Os problemas de logística foram uma constante na campanha iraniana: a delegação mudou sua base de Tucson para Tijuana e chegou a ter entrada restrita nos EUA, com vistos negados a parte do estafe e autorização apenas na véspera dos jogos — situação que obrigou o grupo a retornar ao México após as partidas. O técnico Amir Ghalenoei denunciou que, por causa dessas limitações, o último treino em Los Angeles teve de ser encerrado pela metade.

No aspecto esportivo, o Irã segue invicto no Grupo G, com dois empates — 2 a 2 contra a Nova Zelândia e 0 a 0 contra a Bélgica — e soma dois pontos. A combinação de resultados é simples: a vitória contra o Egito garante a classificação histórica; empate ou derrota deixam os iranianos à mercê do resultado entre neozelandeses e belgas, já que os dois jogos serão disputados simultaneamente e o saldo de gols pode definir as vagas.

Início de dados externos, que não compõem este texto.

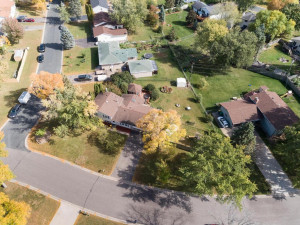 Photo for 7990 Halifax Avenue N, Brooklyn Park, MN 55443 - Listing #5730329 7990 Halifax Ave N Minneapolis-007-002-Aerial-MLS_Size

Antes de deixar Los Angeles, a delegação deixou uma mensagem pública que valorizou a história e o orgulho nacional, citando referências culturais e lembrando vítimas de um ataque no país, com menções a hashtags ligadas ao episódio. A liberação tardia para Seattle e as restrições anteriores ressaltam como fatores extraesportivos interferiram na preparação — um cenário que, além do campo, continua a desafiar a rotina da equipe às vésperas do confronto decisivo.